Assigned task — Exactly as written, repeat all of the records below.

Data to use —
........

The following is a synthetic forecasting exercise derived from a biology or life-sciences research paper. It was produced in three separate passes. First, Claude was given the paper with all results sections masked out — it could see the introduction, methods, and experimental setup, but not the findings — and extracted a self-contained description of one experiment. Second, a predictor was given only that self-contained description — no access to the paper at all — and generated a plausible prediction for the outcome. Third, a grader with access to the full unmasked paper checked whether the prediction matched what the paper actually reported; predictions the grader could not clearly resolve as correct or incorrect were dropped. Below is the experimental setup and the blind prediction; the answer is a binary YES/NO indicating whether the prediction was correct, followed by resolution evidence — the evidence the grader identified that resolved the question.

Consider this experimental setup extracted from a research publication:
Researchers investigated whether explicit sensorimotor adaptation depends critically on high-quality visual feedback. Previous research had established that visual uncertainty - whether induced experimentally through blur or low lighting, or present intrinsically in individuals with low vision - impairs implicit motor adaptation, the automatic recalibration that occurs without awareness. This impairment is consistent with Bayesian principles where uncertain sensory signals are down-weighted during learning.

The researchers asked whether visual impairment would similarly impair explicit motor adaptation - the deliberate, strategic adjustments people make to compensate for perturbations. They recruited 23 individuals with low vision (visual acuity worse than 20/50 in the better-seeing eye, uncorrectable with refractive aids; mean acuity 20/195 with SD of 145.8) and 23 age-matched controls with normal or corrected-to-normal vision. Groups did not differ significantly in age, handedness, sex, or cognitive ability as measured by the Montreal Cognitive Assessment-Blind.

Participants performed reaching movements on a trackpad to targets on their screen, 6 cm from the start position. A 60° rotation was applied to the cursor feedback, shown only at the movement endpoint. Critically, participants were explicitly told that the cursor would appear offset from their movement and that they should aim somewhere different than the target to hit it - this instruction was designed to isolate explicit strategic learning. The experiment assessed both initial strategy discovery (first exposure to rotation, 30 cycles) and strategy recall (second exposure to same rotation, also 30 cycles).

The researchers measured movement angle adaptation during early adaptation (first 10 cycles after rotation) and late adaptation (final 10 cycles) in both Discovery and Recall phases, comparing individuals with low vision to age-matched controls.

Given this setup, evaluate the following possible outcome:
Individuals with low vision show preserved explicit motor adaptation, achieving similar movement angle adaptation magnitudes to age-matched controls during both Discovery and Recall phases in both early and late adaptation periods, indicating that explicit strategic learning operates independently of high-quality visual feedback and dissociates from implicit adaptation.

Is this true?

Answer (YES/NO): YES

........

Solution for this task —
The following is a synthetic forecasting exercise derived from a biology or life-sciences research paper. It was produced in three separate passes. First, Claude was given the paper with all results sections masked out — it could see the introduction, methods, and experimental setup, but not the findings — and extracted a self-contained description of one experiment. Second, a predictor was given only that self-contained description — no access to the paper at all — and generated a plausible prediction for the outcome. Third, a grader with access to the full unmasked paper checked whether the prediction matched what the paper actually reported; predictions the grader could not clearly resolve as correct or incorrect were dropped. Below is the experimental setup and the blind prediction; the answer is a binary YES/NO indicating whether the prediction was correct, followed by resolution evidence — the evidence the grader identified that resolved the question.

Consider this experimental setup extracted from a research publication:
Researchers investigated whether explicit sensorimotor adaptation depends critically on high-quality visual feedback. Previous research had established that visual uncertainty - whether induced experimentally through blur or low lighting, or present intrinsically in individuals with low vision - impairs implicit motor adaptation, the automatic recalibration that occurs without awareness. This impairment is consistent with Bayesian principles where uncertain sensory signals are down-weighted during learning.

The researchers asked whether visual impairment would similarly impair explicit motor adaptation - the deliberate, strategic adjustments people make to compensate for perturbations. They recruited 23 individuals with low vision (visual acuity worse than 20/50 in the better-seeing eye, uncorrectable with refractive aids; mean acuity 20/195 with SD of 145.8) and 23 age-matched controls with normal or corrected-to-normal vision. Groups did not differ significantly in age, handedness, sex, or cognitive ability as measured by the Montreal Cognitive Assessment-Blind.

Participants performed reaching movements on a trackpad to targets on their screen, 6 cm from the start position. A 60° rotation was applied to the cursor feedback, shown only at the movement endpoint. Critically, participants were explicitly told that the cursor would appear offset from their movement and that they should aim somewhere different than the target to hit it - this instruction was designed to isolate explicit strategic learning. The experiment assessed both initial strategy discovery (first exposure to rotation, 30 cycles) and strategy recall (second exposure to same rotation, also 30 cycles).

The researchers measured movement angle adaptation during early adaptation (first 10 cycles after rotation) and late adaptation (final 10 cycles) in both Discovery and Recall phases, comparing individuals with low vision to age-matched controls.

Given this setup, evaluate the following possible outcome:
Individuals with low vision show preserved explicit motor adaptation, achieving similar movement angle adaptation magnitudes to age-matched controls during both Discovery and Recall phases in both early and late adaptation periods, indicating that explicit strategic learning operates independently of high-quality visual feedback and dissociates from implicit adaptation.

Is this true?

Answer (YES/NO): YES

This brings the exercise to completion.